K-1 RANDOMIZED TRIAL OF THE EFFECT OF ADDING A VALUES CLARIFICATION EXERCISE TO A DECISION AID ON HEART DISEASE PREVENTION

Wednesday, October 22, 2008: 8:00 AM
Grand Ballroom C/D (Hyatt Regency Penns Landing)
Stacey Sheridan, MD, MPH1, Michael Pignone, MD, MPH2, Jennifer M. Griffith, DrPH, MPH1 and Betsy Greer1, (1)University of North Carolina at Chapel Hill, Chapel Hill, NC, (2)University of North Carolina at Chapel Hill, Chapel Hill, USA
Purpose: To determine whether including values clarification exercises in decision aids improves the outcomes of decisions.

 

Methods: We tested the effect of a heart disease prevention decision aid alone (DA) or in combination with a values clarification exercise (VC) exercise in a convenience sample of men and women, ages 40-80, with no prior history of cardiovascular disease. After completing a baseline questionnaire, participants were randomized to either the DA or VC groups. Participants in each group worked through a web-based decision aid using a combination of personal and hypothetical information about CHD risk factors. Participants in the VC arm then completed a web-based values clarification exercise in which they weighed and ordered the importance of five features of CHD prevention strategies. All participants completed a post-intervention questionnaire to capture changes in decisional conflict, intent to reduce their CHD risk, and self-efficacy for chosen risk reduction strategies; and to determine whether they felt they made a decision consistent with their values.

 

Results: We enrolled 137 participants (62 in DA; 75 in VC). Mean age was 52.5. 19% were African-American, 78% white. 97% had at least some college education; 91% preferred active participation in decision-making.

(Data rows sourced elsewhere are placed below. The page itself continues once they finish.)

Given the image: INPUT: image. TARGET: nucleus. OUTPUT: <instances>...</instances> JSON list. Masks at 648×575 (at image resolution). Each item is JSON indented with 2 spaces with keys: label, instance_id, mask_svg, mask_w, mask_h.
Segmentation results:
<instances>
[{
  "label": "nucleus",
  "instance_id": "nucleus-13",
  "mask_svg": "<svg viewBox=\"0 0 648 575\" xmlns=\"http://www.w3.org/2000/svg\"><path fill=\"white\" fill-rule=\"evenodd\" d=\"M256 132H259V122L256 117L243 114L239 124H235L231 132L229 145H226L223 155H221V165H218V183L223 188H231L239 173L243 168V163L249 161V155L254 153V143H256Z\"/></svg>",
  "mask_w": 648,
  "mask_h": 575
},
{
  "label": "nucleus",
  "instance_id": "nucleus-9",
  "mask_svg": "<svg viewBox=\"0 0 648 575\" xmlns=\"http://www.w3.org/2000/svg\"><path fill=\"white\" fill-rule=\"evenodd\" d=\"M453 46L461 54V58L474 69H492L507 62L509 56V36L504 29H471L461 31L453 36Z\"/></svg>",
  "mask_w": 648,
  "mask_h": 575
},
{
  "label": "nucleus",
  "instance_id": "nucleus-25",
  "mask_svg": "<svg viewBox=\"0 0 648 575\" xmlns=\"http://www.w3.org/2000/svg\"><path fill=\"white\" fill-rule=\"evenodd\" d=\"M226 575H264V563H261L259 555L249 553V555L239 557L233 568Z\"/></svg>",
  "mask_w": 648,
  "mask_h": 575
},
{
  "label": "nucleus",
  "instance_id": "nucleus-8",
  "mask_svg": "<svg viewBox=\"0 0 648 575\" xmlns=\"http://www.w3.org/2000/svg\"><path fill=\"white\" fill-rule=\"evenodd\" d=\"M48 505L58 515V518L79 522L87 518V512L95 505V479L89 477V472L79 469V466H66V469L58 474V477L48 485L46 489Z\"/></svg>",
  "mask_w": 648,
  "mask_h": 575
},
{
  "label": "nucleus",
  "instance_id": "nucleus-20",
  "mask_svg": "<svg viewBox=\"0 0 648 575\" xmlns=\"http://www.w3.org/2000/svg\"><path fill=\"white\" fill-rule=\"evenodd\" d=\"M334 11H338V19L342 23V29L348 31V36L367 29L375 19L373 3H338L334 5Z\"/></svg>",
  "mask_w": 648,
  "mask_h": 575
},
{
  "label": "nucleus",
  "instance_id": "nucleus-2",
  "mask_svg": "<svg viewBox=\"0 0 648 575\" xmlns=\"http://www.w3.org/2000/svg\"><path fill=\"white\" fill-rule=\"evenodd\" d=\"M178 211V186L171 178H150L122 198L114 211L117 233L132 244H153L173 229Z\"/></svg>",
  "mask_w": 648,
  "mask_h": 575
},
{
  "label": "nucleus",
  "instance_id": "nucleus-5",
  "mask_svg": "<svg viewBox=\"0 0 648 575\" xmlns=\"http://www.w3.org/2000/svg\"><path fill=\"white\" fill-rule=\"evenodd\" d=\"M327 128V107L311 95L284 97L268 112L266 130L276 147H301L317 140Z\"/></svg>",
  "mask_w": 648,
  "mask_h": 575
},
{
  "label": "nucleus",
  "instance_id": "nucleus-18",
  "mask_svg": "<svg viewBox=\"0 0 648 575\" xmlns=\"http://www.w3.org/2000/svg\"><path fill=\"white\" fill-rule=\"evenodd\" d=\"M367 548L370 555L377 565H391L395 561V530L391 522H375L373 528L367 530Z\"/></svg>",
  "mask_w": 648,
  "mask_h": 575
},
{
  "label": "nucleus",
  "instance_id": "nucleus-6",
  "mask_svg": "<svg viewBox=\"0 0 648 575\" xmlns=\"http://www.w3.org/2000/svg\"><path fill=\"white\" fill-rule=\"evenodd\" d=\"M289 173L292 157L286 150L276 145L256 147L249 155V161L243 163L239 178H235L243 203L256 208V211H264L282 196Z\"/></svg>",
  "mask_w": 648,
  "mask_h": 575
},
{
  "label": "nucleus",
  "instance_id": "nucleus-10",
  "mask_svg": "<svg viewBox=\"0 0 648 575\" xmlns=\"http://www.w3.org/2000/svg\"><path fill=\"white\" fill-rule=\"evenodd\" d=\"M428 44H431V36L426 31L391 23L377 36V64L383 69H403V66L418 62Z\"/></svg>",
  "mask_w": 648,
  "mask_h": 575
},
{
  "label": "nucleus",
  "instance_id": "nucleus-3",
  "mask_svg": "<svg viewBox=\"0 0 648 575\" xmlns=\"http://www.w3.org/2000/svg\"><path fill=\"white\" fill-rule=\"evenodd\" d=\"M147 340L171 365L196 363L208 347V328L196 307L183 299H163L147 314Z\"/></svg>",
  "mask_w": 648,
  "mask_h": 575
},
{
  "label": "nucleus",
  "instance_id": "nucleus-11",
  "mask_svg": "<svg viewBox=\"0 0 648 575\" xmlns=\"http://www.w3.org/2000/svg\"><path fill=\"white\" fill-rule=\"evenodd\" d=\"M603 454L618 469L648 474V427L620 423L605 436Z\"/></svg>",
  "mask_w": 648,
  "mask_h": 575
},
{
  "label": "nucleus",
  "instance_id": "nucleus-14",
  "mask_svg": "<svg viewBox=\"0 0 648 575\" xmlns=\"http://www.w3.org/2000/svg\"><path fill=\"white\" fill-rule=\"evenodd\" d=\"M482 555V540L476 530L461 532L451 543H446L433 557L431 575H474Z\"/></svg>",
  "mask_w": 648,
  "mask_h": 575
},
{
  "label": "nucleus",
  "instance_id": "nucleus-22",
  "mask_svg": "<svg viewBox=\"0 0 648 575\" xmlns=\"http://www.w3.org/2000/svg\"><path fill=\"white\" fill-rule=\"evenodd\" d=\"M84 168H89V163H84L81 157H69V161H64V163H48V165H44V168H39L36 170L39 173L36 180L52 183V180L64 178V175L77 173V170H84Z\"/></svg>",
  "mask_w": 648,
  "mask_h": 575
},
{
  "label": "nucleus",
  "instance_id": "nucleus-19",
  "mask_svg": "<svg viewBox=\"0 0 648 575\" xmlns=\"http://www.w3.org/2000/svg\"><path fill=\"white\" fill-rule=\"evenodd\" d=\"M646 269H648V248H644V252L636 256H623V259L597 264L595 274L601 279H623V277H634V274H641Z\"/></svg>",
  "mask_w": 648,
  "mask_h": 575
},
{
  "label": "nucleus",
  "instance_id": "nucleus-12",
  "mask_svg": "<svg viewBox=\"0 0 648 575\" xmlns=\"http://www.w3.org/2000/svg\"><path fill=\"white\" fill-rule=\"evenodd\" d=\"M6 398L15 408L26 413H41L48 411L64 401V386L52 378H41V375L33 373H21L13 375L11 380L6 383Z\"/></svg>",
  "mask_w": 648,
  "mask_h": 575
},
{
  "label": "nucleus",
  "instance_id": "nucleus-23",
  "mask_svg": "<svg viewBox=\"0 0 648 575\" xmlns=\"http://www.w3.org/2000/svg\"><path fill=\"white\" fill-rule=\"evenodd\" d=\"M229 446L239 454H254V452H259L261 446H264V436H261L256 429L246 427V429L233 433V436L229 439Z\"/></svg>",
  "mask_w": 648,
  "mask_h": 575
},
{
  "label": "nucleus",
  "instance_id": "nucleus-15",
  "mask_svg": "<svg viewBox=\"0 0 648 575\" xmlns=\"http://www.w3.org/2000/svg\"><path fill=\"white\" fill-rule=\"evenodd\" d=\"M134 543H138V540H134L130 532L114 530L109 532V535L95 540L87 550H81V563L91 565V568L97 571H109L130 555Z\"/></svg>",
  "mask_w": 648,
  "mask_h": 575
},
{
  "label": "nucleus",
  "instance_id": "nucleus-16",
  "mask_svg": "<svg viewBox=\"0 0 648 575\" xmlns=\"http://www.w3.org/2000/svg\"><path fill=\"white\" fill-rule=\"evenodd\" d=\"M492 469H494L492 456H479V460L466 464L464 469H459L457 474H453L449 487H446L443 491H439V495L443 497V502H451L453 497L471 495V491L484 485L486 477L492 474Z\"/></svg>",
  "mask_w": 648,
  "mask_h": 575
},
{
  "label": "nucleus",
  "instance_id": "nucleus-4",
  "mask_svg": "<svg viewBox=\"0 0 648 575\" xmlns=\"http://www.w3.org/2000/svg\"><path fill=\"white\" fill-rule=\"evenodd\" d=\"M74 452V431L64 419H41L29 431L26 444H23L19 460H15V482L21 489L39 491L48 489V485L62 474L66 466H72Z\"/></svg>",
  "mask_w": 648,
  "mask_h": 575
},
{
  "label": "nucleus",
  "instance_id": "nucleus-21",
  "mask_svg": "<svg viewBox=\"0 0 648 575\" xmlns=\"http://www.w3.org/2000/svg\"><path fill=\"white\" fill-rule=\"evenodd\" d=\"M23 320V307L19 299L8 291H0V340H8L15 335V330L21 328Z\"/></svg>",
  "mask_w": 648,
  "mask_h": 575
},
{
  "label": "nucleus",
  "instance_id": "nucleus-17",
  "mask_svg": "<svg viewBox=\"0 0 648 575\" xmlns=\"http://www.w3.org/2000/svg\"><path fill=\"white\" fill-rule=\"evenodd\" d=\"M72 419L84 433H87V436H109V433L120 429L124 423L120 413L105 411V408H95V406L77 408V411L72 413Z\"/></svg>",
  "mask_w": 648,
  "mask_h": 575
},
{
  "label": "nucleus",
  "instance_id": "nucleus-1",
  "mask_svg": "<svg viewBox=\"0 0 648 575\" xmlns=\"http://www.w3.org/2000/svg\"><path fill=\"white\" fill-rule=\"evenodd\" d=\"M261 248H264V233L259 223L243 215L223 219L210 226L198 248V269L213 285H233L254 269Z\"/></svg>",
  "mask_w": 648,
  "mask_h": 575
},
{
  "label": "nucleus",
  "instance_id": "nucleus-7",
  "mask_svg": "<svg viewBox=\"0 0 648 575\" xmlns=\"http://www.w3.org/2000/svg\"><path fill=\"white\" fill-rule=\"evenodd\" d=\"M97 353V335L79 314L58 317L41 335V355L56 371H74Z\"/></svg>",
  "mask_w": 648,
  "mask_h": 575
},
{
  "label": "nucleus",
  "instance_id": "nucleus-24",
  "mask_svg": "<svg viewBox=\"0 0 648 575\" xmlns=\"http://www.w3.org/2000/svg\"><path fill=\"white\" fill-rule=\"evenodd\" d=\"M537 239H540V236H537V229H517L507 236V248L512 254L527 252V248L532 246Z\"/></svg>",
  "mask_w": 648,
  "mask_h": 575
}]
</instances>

Mean CHD risk was 15%. 64% had a plan to lower their CHD risk. There were no baseline differences among groups. Following the interventions, we found no clinically or statistically significant differences between groups in decisional conflict (DA 1.84; VC 1.91; absolute difference VC-DA 0.07, 95% CI -0.15 to 0.28), intent to reduce CHD risk (DA 98%; VC 100%; absolute differences VC-DA: 2%, 95% CI -0.02% to 5%), self-efficacy for chosen risk reduction options (DA 97%; VC 92%; absolute difference VC-DA -5%, 95% CI -13% to 3%) or perceptions that decisions were consistent with personal values (DA 95%; VC 92%; absolute difference VC-DA: -3%, 95% CI -11% to 5%). In post-hoc analysis, more people in the VC group, however, changed their decision about how to lower their CHD risk.

 

Conclusions: Adding a ranking and rating VC intervention did not improve decision making compared with a decision aid alone in a trial of highly educated adults. It may, however, change participants’ choices for CHD risk reduction.